In an article published on December 5 by JAMA Pediatrics, CDC’s Mark J. Papania, M.D., M.P.H., and colleagues report that United States measles elimination, announced in 2000, has been sustained through 2011. Elimination is defined as absence of continuous disease transmission for greater than 12 months. Dr. Papania and colleagues warn, however, that international importation continues, and that American doctors should suspect measles in children with high fever and rash, “especially when associated with international travel or international visitors,” and should report suspected cases to the local health department. Before the U.S. vaccination program started in 1963, measles was a year-round threat in this country. Nearly every child became infected; each year 450 to 500 people died each year, 48,000 were hospitalized, 7,000 had seizures, and about 1,000 suffered permanent brain damage or deafness.

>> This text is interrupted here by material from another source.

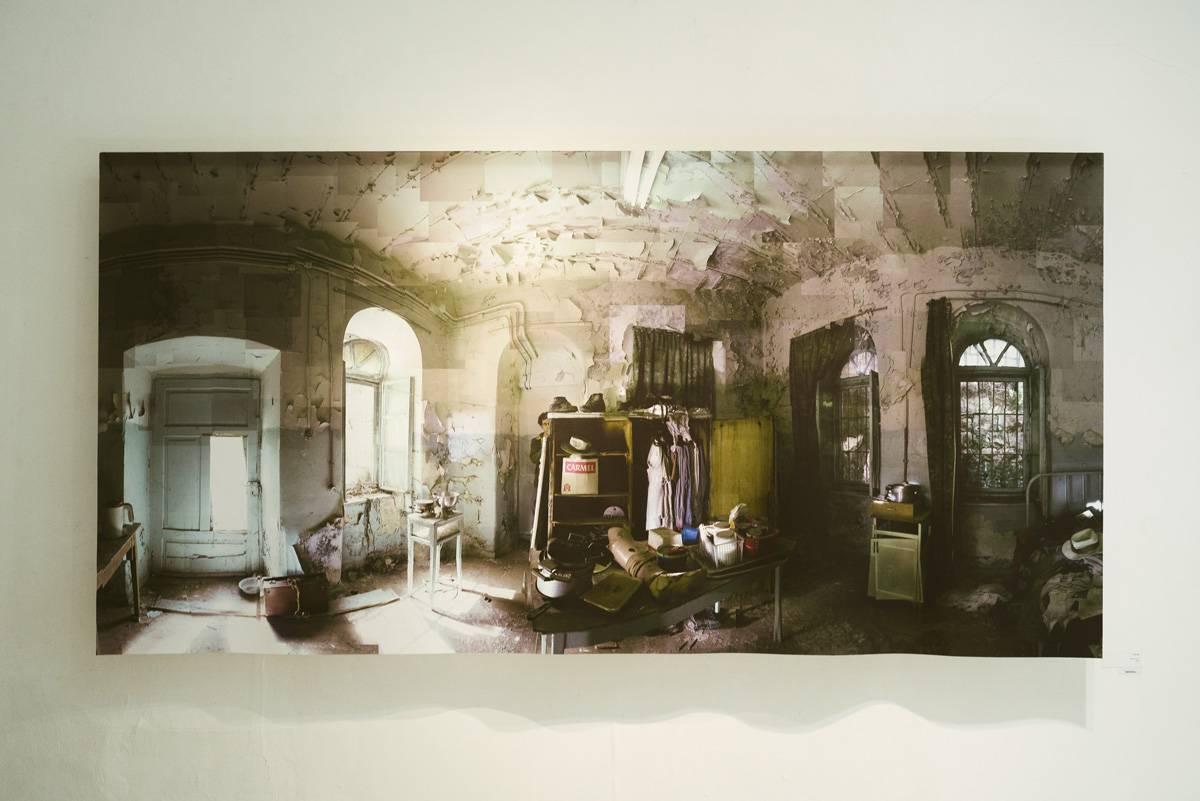 עבודתו של יובל יאירי בתערוכה. צילום: דור קדמי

People infected abroad continue to spark outbreaks among pockets of unvaccinated people, including infants and young children. It is still a serious illness: 1 in 5 children with measles is hospitalized. Usually there are about 60 cases per year, but 2013 saw a spike in American communities – some 175 cases and counting – virtually all linked to people who brought the infection home after foreign travel.

“A measles outbreak anywhere is a risk everywhere,” said CDC Director Tom Frieden, M.D., M.P.H. “The steady arrival of measles in the United States is a constant reminder that deadly diseases are testing our health security every day. Someday, it won’t be only measles at the international arrival gate; so, detecting diseases before they arrive is a wise investment in U.S. health security.